* begin Available records *

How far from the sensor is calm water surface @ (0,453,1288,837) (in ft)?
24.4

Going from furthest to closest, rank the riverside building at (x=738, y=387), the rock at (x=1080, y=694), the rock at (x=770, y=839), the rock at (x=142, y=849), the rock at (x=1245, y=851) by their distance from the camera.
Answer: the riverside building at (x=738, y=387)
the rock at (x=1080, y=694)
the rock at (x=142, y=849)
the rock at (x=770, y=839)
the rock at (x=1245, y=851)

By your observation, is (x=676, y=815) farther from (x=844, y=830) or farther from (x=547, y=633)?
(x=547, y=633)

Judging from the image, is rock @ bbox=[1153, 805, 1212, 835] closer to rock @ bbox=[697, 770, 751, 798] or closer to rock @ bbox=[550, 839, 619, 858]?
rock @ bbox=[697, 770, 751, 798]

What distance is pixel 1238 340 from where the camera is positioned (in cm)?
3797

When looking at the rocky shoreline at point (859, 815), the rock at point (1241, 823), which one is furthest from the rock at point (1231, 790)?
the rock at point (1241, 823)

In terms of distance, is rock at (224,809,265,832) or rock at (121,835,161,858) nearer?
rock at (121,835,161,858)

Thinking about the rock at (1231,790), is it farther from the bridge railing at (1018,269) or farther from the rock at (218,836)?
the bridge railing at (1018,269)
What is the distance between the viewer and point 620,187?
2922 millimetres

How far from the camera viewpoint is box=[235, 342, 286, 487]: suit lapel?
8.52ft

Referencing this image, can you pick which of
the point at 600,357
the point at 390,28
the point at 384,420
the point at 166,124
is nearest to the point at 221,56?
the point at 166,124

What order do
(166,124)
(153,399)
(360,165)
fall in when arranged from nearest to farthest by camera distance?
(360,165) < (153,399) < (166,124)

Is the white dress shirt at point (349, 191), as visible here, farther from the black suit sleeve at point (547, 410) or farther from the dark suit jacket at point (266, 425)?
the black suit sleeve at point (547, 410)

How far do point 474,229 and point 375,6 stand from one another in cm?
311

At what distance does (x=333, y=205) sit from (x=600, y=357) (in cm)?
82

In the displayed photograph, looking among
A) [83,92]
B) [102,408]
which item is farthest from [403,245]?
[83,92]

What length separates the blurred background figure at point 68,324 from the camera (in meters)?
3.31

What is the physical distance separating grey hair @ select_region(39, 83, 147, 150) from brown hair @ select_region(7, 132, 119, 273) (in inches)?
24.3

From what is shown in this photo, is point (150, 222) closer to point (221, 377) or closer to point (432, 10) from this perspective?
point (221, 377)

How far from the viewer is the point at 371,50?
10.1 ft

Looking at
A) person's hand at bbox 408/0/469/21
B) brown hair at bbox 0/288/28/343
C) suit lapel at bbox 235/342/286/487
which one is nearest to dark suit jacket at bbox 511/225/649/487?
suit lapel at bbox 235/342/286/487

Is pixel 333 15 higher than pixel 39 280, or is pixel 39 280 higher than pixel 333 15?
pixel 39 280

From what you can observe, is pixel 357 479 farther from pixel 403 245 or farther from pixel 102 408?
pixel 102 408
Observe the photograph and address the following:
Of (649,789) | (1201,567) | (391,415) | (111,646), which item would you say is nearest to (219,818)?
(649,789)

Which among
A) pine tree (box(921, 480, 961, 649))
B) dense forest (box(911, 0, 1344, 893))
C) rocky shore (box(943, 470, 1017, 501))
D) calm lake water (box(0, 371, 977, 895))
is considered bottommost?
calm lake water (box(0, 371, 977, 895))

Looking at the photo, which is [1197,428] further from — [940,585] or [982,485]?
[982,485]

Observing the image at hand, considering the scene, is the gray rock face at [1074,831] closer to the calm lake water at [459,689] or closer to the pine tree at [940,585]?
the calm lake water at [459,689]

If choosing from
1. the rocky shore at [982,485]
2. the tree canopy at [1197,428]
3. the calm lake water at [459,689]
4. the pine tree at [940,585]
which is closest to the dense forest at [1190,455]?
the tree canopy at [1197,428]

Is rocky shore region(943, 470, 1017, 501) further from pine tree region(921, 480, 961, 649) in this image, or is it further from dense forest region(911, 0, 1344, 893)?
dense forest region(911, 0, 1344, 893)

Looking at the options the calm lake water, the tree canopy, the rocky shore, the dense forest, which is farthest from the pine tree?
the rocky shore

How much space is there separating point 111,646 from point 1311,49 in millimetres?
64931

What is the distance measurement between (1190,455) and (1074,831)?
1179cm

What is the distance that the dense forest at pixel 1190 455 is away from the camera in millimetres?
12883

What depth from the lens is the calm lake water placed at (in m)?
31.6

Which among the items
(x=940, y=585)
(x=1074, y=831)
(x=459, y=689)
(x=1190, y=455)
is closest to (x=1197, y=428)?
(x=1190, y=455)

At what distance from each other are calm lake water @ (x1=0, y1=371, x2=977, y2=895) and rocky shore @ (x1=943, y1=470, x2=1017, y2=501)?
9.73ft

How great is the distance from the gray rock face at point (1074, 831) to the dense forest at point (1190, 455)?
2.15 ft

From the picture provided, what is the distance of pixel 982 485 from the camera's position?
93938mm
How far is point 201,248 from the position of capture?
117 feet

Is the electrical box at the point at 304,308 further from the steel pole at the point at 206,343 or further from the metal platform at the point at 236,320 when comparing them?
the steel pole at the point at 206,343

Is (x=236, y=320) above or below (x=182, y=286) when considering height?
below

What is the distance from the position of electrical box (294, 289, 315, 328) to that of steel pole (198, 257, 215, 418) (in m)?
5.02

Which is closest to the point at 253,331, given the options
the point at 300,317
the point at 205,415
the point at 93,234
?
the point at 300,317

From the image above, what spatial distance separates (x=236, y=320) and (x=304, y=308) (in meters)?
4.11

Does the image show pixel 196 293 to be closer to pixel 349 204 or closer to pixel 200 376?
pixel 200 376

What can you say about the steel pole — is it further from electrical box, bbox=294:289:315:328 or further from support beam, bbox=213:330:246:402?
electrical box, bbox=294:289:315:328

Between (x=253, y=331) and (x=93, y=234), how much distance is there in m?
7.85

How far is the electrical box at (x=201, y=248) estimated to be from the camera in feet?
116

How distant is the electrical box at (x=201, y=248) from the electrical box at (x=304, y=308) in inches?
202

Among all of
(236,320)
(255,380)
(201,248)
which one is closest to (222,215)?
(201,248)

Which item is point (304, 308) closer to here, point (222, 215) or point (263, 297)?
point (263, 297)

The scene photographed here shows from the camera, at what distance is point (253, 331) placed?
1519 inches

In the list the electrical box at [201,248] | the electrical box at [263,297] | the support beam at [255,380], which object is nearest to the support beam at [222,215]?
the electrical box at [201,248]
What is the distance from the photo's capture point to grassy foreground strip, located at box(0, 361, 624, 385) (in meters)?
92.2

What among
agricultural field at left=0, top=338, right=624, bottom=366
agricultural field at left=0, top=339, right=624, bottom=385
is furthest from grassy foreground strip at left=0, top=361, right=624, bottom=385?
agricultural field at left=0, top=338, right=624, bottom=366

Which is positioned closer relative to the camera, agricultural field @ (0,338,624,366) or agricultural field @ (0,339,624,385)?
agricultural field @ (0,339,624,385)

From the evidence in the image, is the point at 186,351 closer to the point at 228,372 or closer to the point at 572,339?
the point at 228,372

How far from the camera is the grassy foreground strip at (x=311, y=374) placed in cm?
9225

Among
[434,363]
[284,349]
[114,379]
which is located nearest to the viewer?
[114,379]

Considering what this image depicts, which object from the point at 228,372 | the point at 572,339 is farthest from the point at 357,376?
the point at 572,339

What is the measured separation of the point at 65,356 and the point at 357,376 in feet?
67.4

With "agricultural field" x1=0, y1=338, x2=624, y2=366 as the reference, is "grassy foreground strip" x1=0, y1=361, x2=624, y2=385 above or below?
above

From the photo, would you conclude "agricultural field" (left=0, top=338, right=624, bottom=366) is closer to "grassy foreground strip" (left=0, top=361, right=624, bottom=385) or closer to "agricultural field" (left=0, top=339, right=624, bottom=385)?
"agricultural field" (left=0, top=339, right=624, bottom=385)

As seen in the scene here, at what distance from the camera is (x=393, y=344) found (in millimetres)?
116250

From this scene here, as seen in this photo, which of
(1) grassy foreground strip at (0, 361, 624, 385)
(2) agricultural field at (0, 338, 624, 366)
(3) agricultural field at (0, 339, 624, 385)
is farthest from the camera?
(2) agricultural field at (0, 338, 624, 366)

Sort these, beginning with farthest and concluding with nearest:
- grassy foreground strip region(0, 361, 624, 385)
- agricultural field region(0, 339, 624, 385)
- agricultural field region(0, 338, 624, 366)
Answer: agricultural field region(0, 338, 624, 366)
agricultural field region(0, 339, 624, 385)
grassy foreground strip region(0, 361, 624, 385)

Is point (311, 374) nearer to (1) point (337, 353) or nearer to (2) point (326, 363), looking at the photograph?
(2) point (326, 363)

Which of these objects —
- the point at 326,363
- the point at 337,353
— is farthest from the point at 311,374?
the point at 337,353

* end Available records *

_Problem requirements_. Take the line that contains "As seen in the" and each line after it down to the last of the records, and retype them exactly; add nothing else.

_The output_.
As seen in the scene here, at what distance from the camera is (x=393, y=344) found (in millimetres)?
116250

From this scene here, as seen in this photo, which of
(1) grassy foreground strip at (0, 361, 624, 385)
(2) agricultural field at (0, 338, 624, 366)
(3) agricultural field at (0, 339, 624, 385)
is farthest from the camera?
(2) agricultural field at (0, 338, 624, 366)

Sort these, beginning with farthest and concluding with nearest:
- grassy foreground strip region(0, 361, 624, 385)
- agricultural field region(0, 339, 624, 385)
- agricultural field region(0, 338, 624, 366)
Answer: agricultural field region(0, 338, 624, 366)
agricultural field region(0, 339, 624, 385)
grassy foreground strip region(0, 361, 624, 385)

Is point (311, 374) nearer to (1) point (337, 353) or nearer to (2) point (326, 363), looking at the photograph?
(2) point (326, 363)

Which of these objects —
- the point at 326,363
- the point at 337,353
— is farthest from the point at 311,374?
the point at 337,353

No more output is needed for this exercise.